ENDOSKOPİK VUR TEDAVİSİNDE ENJEKTE EDİLEN MADDE MİKTARININ BAŞARIYA ETKİSİ
AMAÇ: VUR tedavisinde endoskopik injeksiyon yöntemi her geçen gün daha fazla uygulanan bir yöntemdir. Reflü derecesi arttıkça daha fazla enjeksiyon materyali uygulama eğilimi olduğu bilinmektedir. Çalışmamızda, kullanılan materyal miktarının VUR tedavisinde başarıya etkisi araştırılmıştır.

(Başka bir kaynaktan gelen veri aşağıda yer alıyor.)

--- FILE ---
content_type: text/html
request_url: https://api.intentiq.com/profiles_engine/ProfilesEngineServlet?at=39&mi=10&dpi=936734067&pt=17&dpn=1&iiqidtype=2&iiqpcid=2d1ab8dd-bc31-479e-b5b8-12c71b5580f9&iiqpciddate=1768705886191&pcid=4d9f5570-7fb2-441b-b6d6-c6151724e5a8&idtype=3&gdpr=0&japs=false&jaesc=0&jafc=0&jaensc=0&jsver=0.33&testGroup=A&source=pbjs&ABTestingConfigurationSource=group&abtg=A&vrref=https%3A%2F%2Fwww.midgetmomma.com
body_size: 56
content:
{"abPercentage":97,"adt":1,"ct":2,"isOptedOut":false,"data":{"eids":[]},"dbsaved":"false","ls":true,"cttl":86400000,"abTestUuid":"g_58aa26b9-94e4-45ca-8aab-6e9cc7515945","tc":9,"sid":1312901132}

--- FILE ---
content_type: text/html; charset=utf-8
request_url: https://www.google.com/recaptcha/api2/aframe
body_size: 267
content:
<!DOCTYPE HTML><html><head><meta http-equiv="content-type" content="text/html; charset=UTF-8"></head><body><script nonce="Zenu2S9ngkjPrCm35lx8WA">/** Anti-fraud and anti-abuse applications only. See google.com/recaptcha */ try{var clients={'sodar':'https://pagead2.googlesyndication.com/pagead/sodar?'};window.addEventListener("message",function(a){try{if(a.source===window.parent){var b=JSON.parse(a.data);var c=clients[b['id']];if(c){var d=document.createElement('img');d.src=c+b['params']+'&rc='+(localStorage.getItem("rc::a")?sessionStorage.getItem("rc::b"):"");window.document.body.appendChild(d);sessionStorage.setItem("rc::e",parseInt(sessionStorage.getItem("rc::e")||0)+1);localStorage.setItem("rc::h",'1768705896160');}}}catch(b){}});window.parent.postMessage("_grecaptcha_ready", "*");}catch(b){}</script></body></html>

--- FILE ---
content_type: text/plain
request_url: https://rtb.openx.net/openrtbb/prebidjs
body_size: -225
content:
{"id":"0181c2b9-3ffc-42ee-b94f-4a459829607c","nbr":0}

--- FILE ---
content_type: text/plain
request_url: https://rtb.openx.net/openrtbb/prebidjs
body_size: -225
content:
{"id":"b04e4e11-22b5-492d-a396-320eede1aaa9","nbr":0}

METHOD: Kliniğimizde 1998-2012 yılları arasında VUR tanısıyla endoskopik injeksiyon uygulanan hastalar retrospektik olarak tarandı. Çift toplayıcı sistem, üreterosel, ektopik üreter açılımı gibi ek anomalisi olan hastalar çalışmaya alınmadı. Yapılan endoskopik injeksiyon işlemlerinden sadece klasik standart subüreterik injeksiyon(STING) tekniği uygulananlar çalışmaya alındı. Hastaların demografik özellikleri, işlem başarısı, tüm işlemlerin sonundaki başarı oranı materyal miktarı retrospektif olarak kaydedildi. Verilerin istatistiksel değerlendirilmesinde Pearson Ki-kare testi, Mann Whitney U ve ROC analizi kullanıldı.
SONUÇLAR: 180 hastaya yapılan 313 STING işlemi çalışmaya dahil edildi. Hastaların 106’sı kız, 74’ü erkek idi. VUR’un radyolojik olarak yok olmasına başarılı, radyolojik olarak devam etmesine veya üreteroneosistostomi yapılmış olmasına başarısız denildi. 313 işlemin 146’sı sağ, 167’si sol tarafa uygulanmıştı. Başarı oranı sağ tarafta %47,2(69/146 işlem), sol tarafta %52(87/167 işlem) idi. Başarı açısından sağ ve sol arasında anlamalı fark yoktu(p:0,393). 313 işlemin 177’si kız hastalara, 136’sı erkek hastalara uygulanmıştı. Başarı oranı kızlarda %56,5(100/177), erkeklerde % 41,2(56/136) saptanmış olup istatistiksel olarak anlamlı fark saptanmıştır(p:0,007).
Evre 1 VUR’lu 6 üretere ortalama 0,6cc, evre 2 VUR’lü 37 üretere ortalama 0,96cc, evre 3 VUR olan 132 üretere ortalama 0,9cc, evre 4 VUR olan 74 üretere ortalama 1cc, evre 5 VUR olan 28 üretere ortalama 1,18cc endoskopik subüreterik injeksiyon yapıldı. İşlemin başarılı olduğu hastalarda evre 1 VUR’da ortalama materyal miktarının 0,6ml, evre 2 VUR’da 0,99ml, evre 3 VUR’da 0,89ml, evre 4 VUR’da 1,1ml, evre 5 VUR’da 1,2 ml olduğu görülmüştür. Her evre kendi arasında değerlendirildiğinde uygulanan materyal miktarı ile başarı arasında bir ilişki bulunamadı. Tüm işlemler değerlendirildiğinde de materyal miktarının başarıya etkisinin olmadığı görüldü(p:0,302). Başarılı işlemlerde volüm aralığının 0,1-3cc(median:1cc), başarısız işlemlerde volüm aralığının 0,2-2cc(median:1cc) olduğu görüldü. STING başarısını sağlayacak materyal miktarı eşik değeri için ROC analizi yapıldı, bir eşik değeri bulunamadı. Her evredeki sayı yetersiz olduğu için ayrı ayrı ROC analizi yapılamadı. İşlem başarısı ile VUR derecesi arasında da anlamlı bir ilişki yoktu(p:0,302). Yapılan enjeksiyonlarda 7 farklı materyal kullanılmıştı. Materyal farklılığının başarıyı etkilemediği görüldü(p:0,200)
SONUÇ: Çalışmamızda VUR derecesi arttıkça daha fazla materyal kullanıldığı gösterilmiştir. Başarıya ulaşmak için daha fazla materyal kullanımının başarıyı etkilemediği görülmektedir. ROC analizi ile eşik değer bulunabilmesi için yüksek oranda hasta sayısına ulaşmak gerekmektedir. Bunun için daha fazla olguyu içeren çok merkezli çalışmalar yapılabileceği ve böylece gereğinden fazla materyal kullanımının ve tedavi maliyet artışının önüne geçilebileceği kanaatindeyiz.